## STUDY MATERIAL
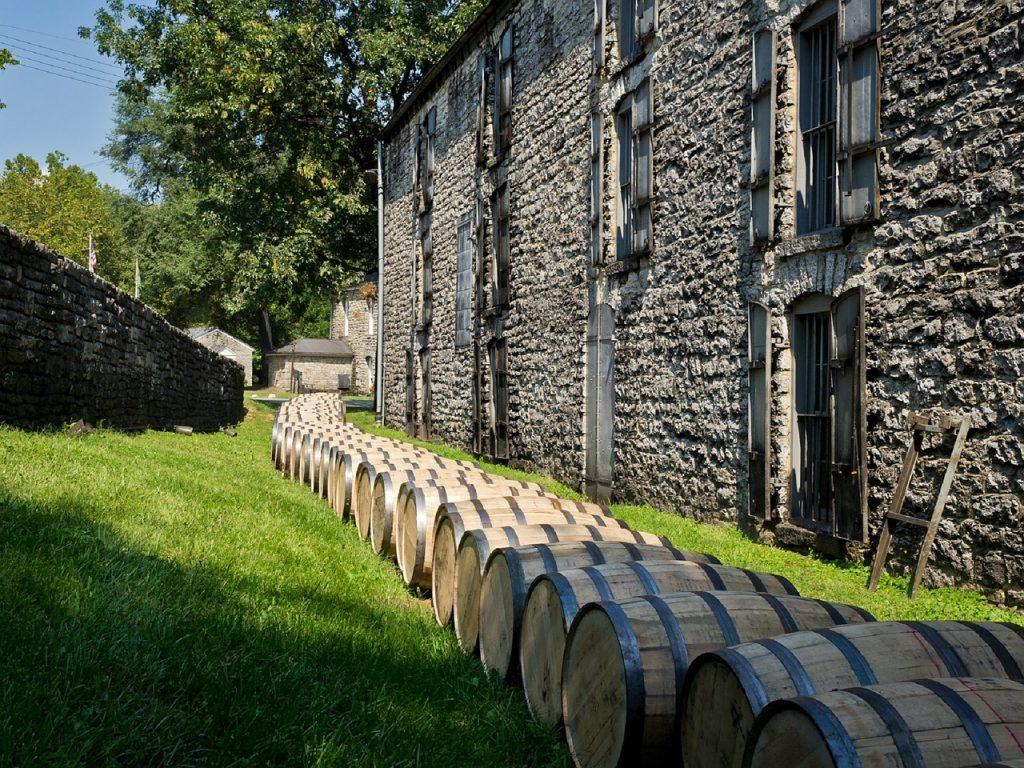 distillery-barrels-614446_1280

* * *

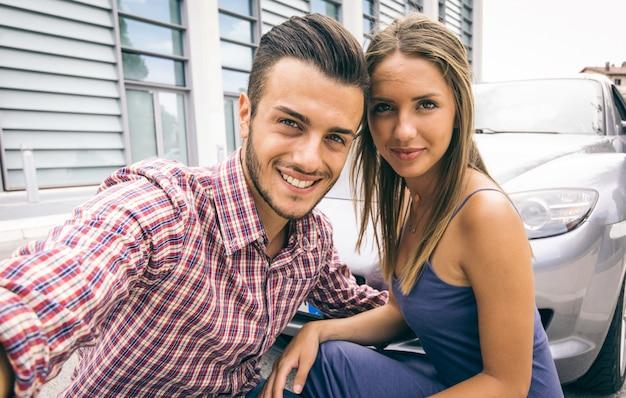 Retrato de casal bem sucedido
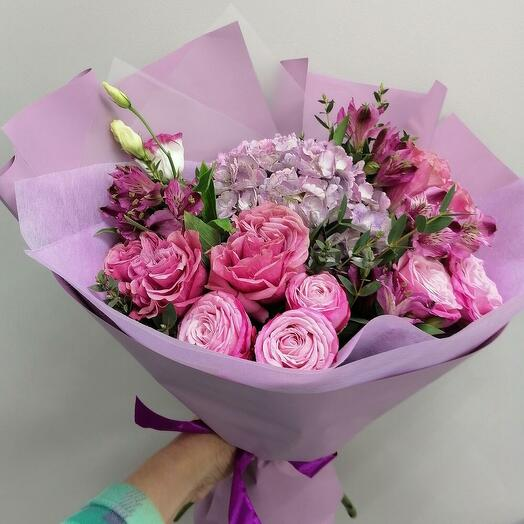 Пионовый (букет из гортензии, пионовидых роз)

## THE TASK
Above are some entries; copy exactly the lines from the line with "Retrato de casal bem sucedido" through the line with "Пионовый (букет из", both included, but none of the pictures.

## ANSWER BELOW
 Retrato de casal bem sucedido
 Пионовый (букет из гортензии, пионовидых роз)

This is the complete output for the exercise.